経験によれば、リーダーシップの最初の基本特質はポジティブなエネルギーだ。第二はエナジャイズ、まわりの人にエネルギーを吹きこむ能力。第三はエッジ、つまり決断力だ。第四は実行能力だ。最後の第五はパッション、情熱だ。

もうおわかりかもしれないが、ポジティブなエネルギー、そして周囲の人にエネルギーを吹きこむ能力は、基本的にはパーソナリティの問題だ。同様に情熱も天性のものだと思う。だが、決断力と実行能力は別物だ。なぜなら決断力も実行能力もかなりの部分、自信によってもたらされるからだ。

 

☑初めてリーダーになった人へ

リーダーになるということは、すべてが変化するということだ。

リーダーになるまえ、成功とは、自分自身を成長させることだった。あなたが達成したこと。あなたの業績・・。リーダーになると他人を成長させることになる。あなたの下で働く人たちをそれまで以上に賢く、大きく、大胆にさせることだ。あらゆる機会をとらえてフィードバックを与えること、人事考課面談だけではなく、会議のあとプレゼンのあと顧客訪問のあとに彼らがどうだったか話してあげることだ。何をしたのがよかったのか、どうすれば改善できるのか、素直にストレートに接すること。それが有能なリーダーに共通する特質の一つでもある。

 

☑会社を変えるには勇気がいる

たとえあなたの計画が「出る杭」とみなされるような会社で働いているとしても、あきらめちゃいけない。もっと賢く動けばいい。

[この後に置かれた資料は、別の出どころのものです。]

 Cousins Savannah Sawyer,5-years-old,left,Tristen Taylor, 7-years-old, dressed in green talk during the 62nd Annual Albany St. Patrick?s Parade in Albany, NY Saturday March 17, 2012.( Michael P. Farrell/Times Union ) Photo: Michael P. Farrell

あなたが変化をもたらそうとしている理由が誰の目にも明らかになるようにすること。上司に何をめざしているのか報告を怠らないこと。あなたの部下に対してはもっとマメに、何を目標としているのか話すこと。そして最後に、常に信念を失わないこと。変化に抵抗する人は必ずいる。だが、結果が見えてくれば、あなたの新しいアプローチが正しいことを立証してくれる・・・・はっきりと。

 

☑自分より優秀な部下

「自分より優秀な」社員のせいであなたが劣って見えて、昇進が遅れるのではないかと不安に思うのは、人間なら自然な気持ちだ。だが、現実には正反対のことが起こると思っていい。その理由は、リーダーは個人の業績のいかんで判断されないからだ。

リーダーが判断されるのは、社員を採用し、一人ひとりの社員、チーム全体をコーチングし、やる気を起こさせるかどうかだ。それらはすべて結果に現れる。自分よりも有能だと思う部下をいったいどうやって評価すればいいのだ?彼らが改善すべき点は何かに注意を向けることだ。あなたのコーチングは大いに役立つことだろう。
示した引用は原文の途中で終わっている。